TASK REQUIREMENTS: Would you print the lines below exactly, beginning at the line that has "Thailand Chiang Rai" and stopping after the line that has "Paccase / Dura"? Only those lines, and no pictures.

EXERCISE INPUTS:
━━━
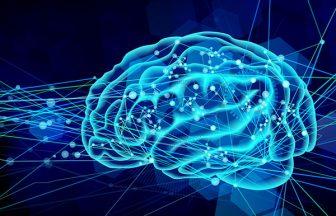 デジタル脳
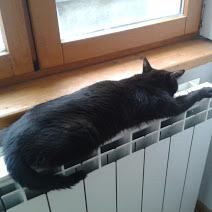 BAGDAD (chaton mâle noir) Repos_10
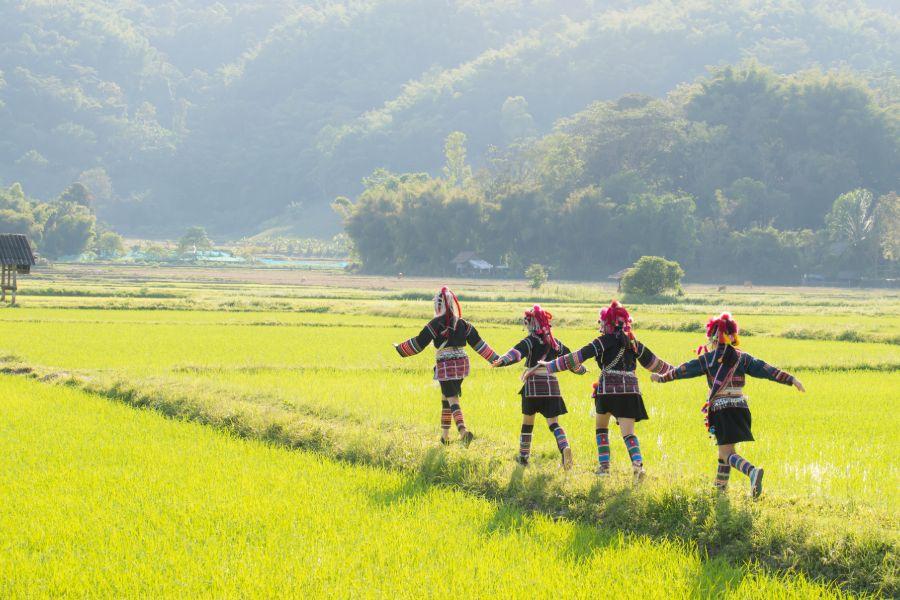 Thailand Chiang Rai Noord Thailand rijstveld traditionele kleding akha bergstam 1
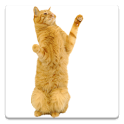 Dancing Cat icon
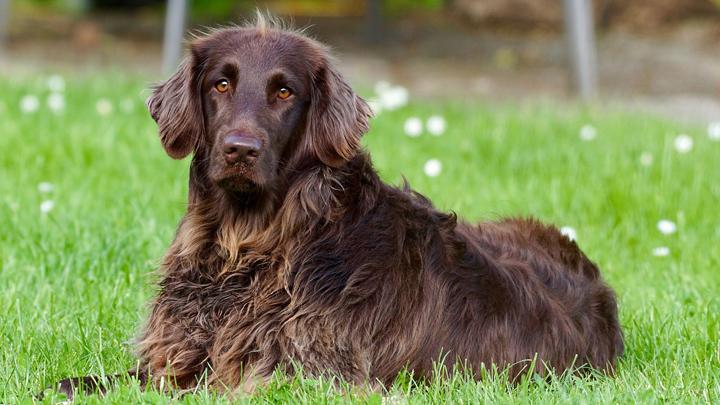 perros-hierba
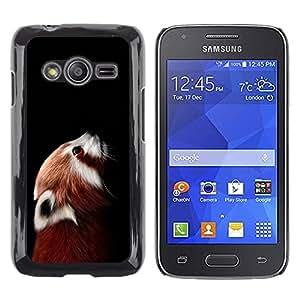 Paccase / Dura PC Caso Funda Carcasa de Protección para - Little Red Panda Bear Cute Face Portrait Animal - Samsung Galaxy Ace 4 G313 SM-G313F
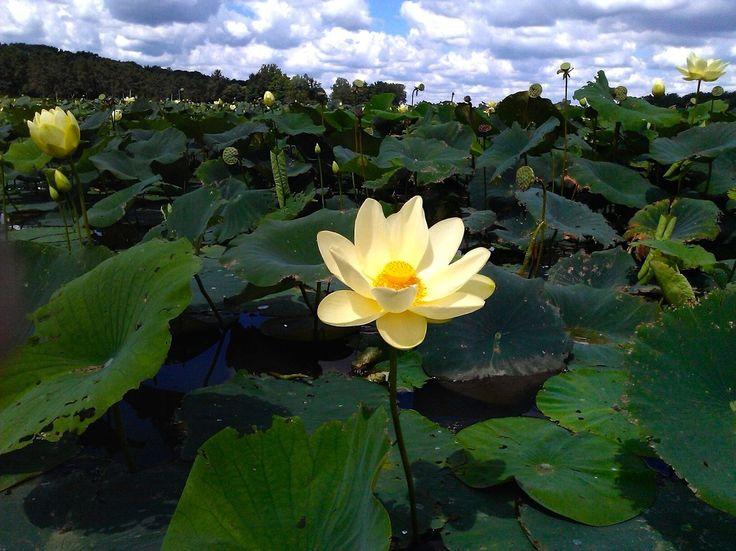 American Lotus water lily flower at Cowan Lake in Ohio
━━━
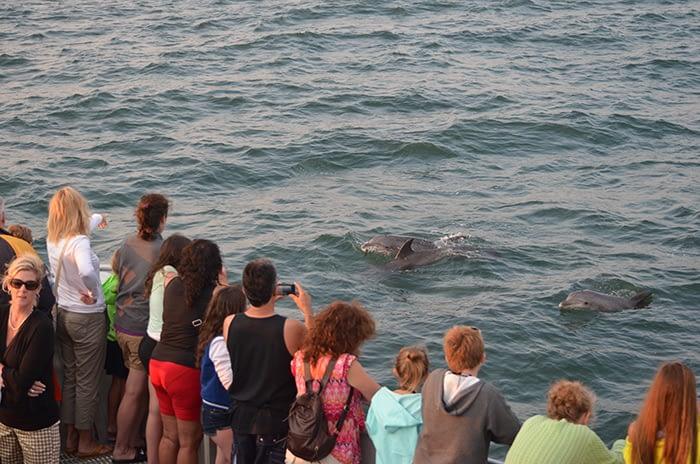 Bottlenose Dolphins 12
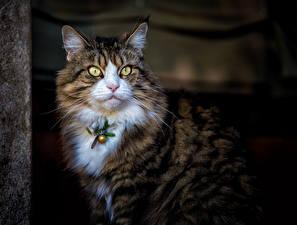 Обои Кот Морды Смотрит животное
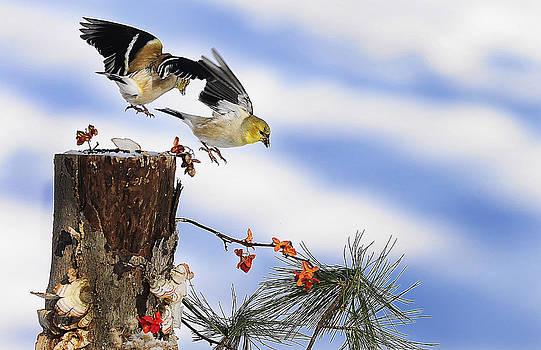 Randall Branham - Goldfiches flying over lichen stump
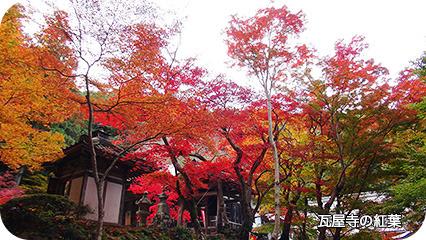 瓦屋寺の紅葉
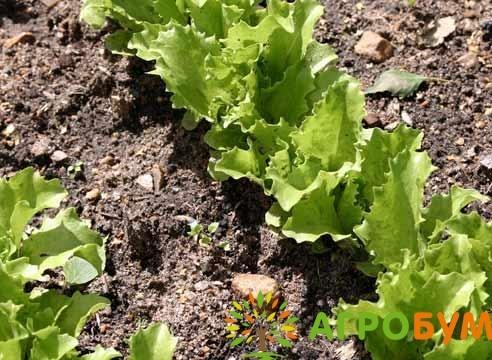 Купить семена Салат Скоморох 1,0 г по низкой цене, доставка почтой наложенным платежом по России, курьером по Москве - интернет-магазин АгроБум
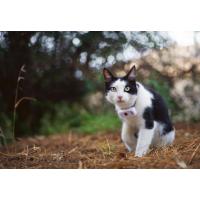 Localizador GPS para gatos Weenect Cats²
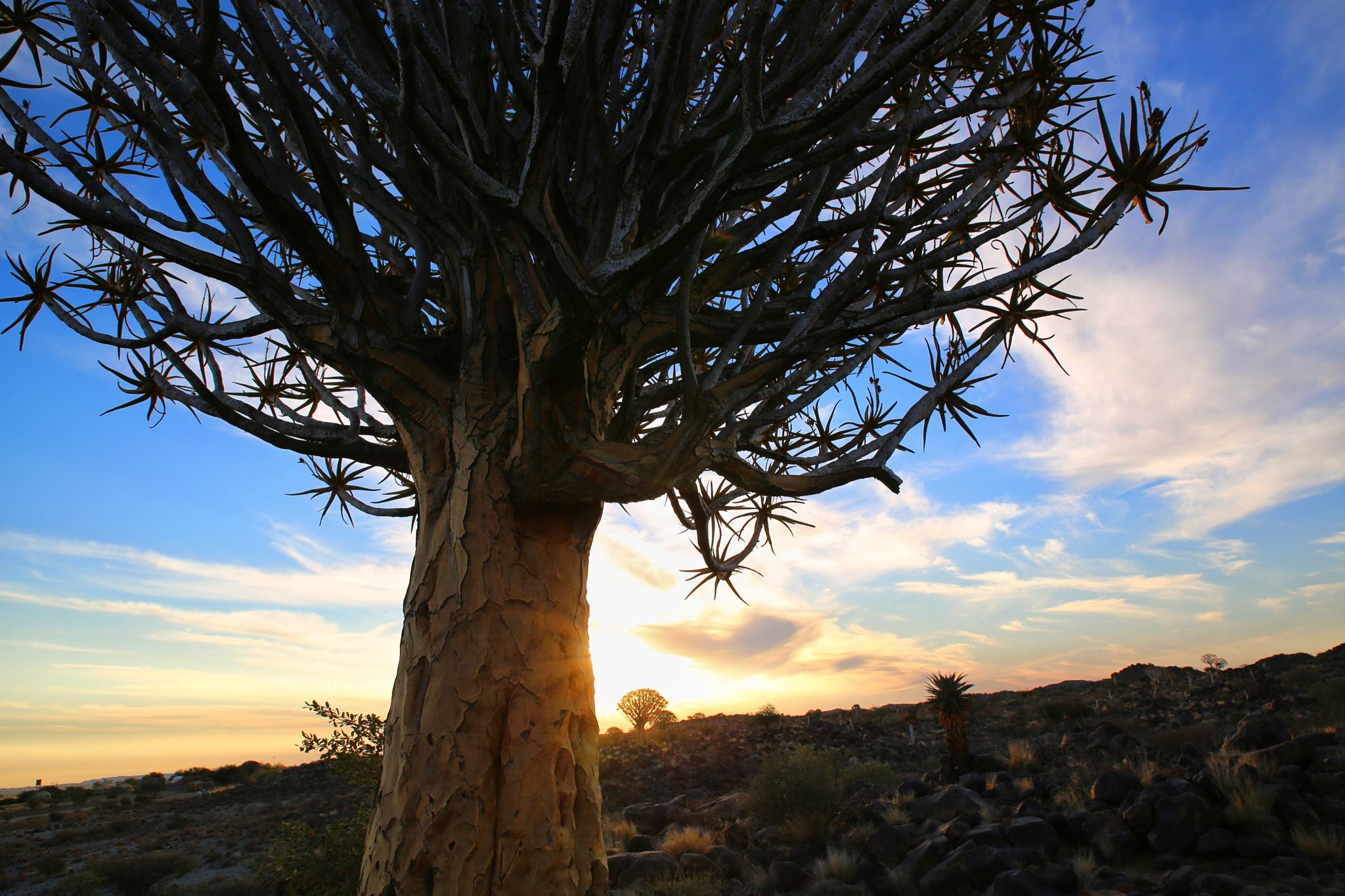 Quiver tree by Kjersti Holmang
━━━
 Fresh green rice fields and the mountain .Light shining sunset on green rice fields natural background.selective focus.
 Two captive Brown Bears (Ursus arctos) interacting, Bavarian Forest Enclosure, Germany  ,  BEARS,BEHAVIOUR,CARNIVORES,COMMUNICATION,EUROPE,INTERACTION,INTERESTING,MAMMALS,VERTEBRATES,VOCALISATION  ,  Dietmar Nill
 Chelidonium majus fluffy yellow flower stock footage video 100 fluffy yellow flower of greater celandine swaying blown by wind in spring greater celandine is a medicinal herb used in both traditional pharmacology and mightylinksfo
━━━
EXERCISE OUTPUT:
 Thailand Chiang Rai Noord Thailand rijstveld traditionele kleding akha bergstam 1
 Dancing Cat icon
 perros-hierba
 Paccase / Dura PC Caso Funda Carcasa de Protección para - Little Red Panda Bear Cute Face Portrait Animal - Samsung Galaxy Ace 4 G313 SM-G313F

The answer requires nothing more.